> _AUFGABE_:
Schreibe den Textauszug über den Ursprung des Bösen ab dem letzten Satz weiter.

> _TEXTAUSZUG_:
Die Tatsache der Allheit Gottes erklärte der Prophet Jesaja wie folgt: „Ich bin der Herr, und sonst keiner mehr; kein Gott ist außer mir”. Die Christliche Wissenschaft zeigt, daß Gott gut und unendlich ist. Daher gibt sie die befriedigendste Antwort auf alle Fragen nach dem Ursprung des Bösen, wenn sie erklärt, daß Gott, das Gute, das All in allem ist. Wir sehen somit, daß das Böse ohne Ursprung, Geschichte, Wirklichkeit, Wesenheit, Gegenwart oder Macht ist.
Das, was fragt: Was ist der Ursprung des Bösen? Woher kam es?, ist sicher nicht Gott, der sich Seiner eigenen Vollkommenheit und Unendlichkeit ewig bewußt ist. Es ist auch nicht der Mensch, der zum Bild und Gleichnis Gottes geschaffen ist und nichts wissen kann, was Gott nicht weiß. Das sogenannte sterbliche Gemüt stellt diese Fragen, und dieses Gemüt ist, wie Mrs. Eddy auf Seite 591 in „Wissenschaft und Gesundheit mit Schlüssel zur Heiligen Schrift” schreibt, „Nichts, das beansprucht, Etwas zu sein”. Nur dieses erdichtete sterbliche Gemüt, diese falsche Annahme von Intelligenz, die geltend macht, getrennt und unabhängig von dem unendlichen göttlichen Gemüt zu bestehen, stellt Fragen über das scheinbare Vorhandensein des Bösen oder nach dessen vermeintlichem Ursprung. Es ist einfach Irrtum, der sich über sich selber Fragen stellt.

> _BEREITGESTELLTE EINTRÄGE_:
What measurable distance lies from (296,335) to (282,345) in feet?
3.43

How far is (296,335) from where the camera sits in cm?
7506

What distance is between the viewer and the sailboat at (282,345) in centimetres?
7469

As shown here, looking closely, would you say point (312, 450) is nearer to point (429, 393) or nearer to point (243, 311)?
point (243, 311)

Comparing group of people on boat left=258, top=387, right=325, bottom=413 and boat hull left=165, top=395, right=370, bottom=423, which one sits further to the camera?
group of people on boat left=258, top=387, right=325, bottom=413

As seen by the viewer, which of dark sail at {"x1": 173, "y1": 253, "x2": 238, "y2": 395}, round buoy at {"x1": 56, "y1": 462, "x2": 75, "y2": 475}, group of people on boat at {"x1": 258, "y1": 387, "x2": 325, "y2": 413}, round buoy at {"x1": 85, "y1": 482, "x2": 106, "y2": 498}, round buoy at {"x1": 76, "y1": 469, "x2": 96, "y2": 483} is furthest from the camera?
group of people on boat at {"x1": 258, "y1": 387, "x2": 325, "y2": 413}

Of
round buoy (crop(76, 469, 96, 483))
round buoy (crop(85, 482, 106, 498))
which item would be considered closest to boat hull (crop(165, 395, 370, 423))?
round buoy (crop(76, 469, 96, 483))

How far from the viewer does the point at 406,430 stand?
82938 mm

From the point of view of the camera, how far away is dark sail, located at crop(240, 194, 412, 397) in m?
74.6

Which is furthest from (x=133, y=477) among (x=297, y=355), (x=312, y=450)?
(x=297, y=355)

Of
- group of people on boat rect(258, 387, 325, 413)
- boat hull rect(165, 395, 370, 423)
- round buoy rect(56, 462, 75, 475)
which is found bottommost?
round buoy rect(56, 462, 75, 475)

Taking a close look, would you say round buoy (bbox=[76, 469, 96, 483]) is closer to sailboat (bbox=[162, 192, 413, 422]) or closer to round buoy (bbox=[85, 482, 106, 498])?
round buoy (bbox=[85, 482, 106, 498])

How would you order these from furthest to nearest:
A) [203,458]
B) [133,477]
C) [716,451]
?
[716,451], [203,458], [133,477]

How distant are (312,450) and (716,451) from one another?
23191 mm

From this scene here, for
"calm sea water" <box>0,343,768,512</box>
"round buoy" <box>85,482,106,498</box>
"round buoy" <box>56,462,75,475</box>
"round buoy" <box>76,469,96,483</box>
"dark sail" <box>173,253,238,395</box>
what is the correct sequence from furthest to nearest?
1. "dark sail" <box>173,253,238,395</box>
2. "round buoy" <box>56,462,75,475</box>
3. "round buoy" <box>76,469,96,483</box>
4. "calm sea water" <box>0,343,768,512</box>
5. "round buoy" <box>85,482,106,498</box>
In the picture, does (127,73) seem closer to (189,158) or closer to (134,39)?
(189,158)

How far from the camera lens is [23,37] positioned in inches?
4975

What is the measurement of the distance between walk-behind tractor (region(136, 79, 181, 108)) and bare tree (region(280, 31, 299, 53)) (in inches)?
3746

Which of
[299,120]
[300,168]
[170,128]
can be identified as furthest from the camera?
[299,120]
...
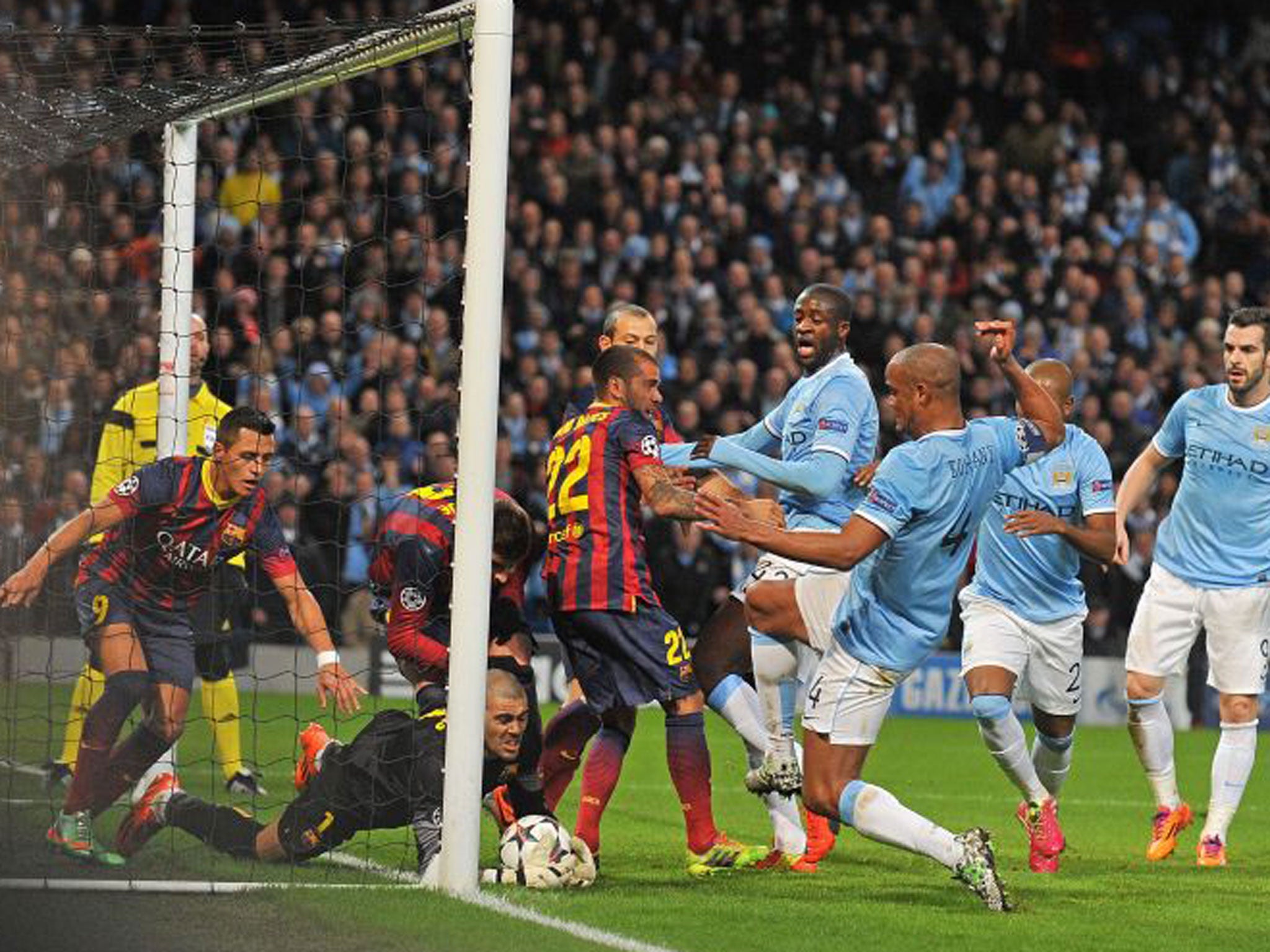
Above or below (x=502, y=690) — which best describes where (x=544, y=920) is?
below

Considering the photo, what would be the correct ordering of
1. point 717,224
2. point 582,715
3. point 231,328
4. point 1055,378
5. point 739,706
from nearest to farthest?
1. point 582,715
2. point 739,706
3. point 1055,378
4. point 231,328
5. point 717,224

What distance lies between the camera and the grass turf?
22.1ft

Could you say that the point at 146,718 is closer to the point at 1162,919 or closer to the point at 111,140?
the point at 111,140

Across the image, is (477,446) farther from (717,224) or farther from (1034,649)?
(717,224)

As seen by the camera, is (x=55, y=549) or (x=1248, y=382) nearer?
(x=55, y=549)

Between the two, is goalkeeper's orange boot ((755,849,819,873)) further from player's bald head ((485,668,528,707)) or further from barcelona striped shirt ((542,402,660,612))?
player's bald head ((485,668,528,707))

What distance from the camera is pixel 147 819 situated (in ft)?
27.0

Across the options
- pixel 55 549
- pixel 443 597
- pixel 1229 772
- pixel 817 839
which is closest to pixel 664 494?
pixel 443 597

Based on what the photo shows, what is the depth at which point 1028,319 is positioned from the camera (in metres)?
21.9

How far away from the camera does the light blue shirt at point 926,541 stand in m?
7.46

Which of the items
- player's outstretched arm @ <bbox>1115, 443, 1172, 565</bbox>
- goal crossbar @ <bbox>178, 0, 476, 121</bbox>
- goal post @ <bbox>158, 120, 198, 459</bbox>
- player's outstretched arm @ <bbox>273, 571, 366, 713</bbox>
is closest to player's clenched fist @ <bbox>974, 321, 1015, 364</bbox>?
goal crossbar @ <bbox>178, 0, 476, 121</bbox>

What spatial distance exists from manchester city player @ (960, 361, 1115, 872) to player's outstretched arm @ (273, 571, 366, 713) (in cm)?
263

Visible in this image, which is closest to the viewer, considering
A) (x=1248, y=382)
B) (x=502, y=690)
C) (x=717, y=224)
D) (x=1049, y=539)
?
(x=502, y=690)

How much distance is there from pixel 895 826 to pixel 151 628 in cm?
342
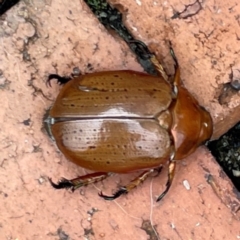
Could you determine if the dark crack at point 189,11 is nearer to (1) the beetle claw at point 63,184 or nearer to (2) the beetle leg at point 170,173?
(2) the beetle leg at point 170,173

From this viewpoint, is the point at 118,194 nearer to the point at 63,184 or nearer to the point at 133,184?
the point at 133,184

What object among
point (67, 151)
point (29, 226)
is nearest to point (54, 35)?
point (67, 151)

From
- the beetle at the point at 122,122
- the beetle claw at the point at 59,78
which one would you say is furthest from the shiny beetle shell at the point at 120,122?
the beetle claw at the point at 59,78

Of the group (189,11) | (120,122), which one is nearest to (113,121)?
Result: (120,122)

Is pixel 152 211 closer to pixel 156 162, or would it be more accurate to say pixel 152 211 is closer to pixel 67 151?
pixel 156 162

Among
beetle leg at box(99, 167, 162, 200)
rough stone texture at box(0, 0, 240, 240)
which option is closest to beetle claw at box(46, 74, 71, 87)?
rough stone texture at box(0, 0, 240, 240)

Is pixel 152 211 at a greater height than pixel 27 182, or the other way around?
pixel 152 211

> _ERGEBNIS_:
Mit der ihr eigentümlichen Rücksichtnahme auf diejenigen, die das Problem, sich das Böse zu erklären, immer noch nicht zur Ruhe kommen läßt, schreibt jedoch Mrs. Eddy in „Miscellaneous Writings” (S. 346): „Es wird oft gefragt: Wenn Gott nur das Gute schuf, woher kommt dann das Böse? Auf diese Frage antwortet die Christliche Wissenschaft: Das Böse bestand nie als Wesenheit. Es ist nur eine Annahme, daß es eine Gott entgegengesetzte Intelligenz gebe”. Und auf Seite 311 in Wissenschaft und Gesundheit schreibt sie: „Was wir sterbliches Gemüt oder fleischliches Gemüt nennen, welches von der Materie abhängt, um sich offenbaren zu können, ist nicht Gemüt. Gott ist Gemüt: alles, was Gemüt oder Gott ist, oder was Er gemacht hat, ist gut, und Er hat alles gemacht. Folglich ist das Böse nicht gemacht worden und ist nicht wirklich”.
Man sieht also, daß trotz des Anscheins, daß das Böse als Sünde, Krankheit, Armut, Zank, Streit, Krieg, Furcht, Verzagtheit, Zweifel oder Disharmonie irgend welcher Art gegenwärtig sei, die Tatsache feststeht, daß es unwirklich ist, weil Gott, das Gute, das All ist. Im Besitze dieser ermutigenden Kenntnis können die Christlichen Wissenschafter jeden Anspruch des Bösen mit der zuversichtlichen Gewißheit zurückweisen, daß sie fähig sein werden, seine völlige Unwirklichkeit und Ohnmacht genau in dem Maße zu beweisen, wie sie die Einheit des Guten verstehen.